L’ouvrage s’ouvre sur une critique de la marginalisation des contributions francophones dans l’étude du Jésus historique, mettant en évidence l’importance de figures injustement mises de côté telles que Voltaire, Ernest Renan, Alfred Loisy, Charles Guignebert, et Maurice Goguel. Piovanelli argumente que la recherche contemporaine, tant en Europe qu’en Amérique du Nord, a souvent négligé ces pertinentes contributions, se concentrant plutôt sur les perspectives anglo-saxonnes et allemandes postérieures à la Seconde Guerre mondiale. Cette partie historiographique met en lumière la nécessité de reconnaître et de réintégrer l’héritage intellectuel francophone dans l’étude du Jésus historique.
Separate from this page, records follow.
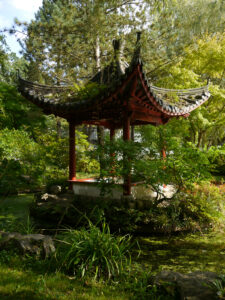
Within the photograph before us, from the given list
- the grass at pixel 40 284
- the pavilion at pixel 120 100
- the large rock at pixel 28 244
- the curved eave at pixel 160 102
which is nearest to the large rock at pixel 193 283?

La seconde partie de l’ouvrage se consacre à l’exploration du contexte social et culturel de la Galilée et de la Judée au premier siècle. Piovanelli examine les changements paradigmatiques dans la recherche sur Jésus, passant d’une phase minimaliste à une approche plus contextuelle. Cette section met en avant les études sur l’archéologie de la Galilée, la diversité des attentes messianiques dans le judaïsme du Second Temple, et les pratiques mystiques de l’époque, fournissant ainsi un cadre plus nuancé pour comprendre Jésus dans son milieu historique.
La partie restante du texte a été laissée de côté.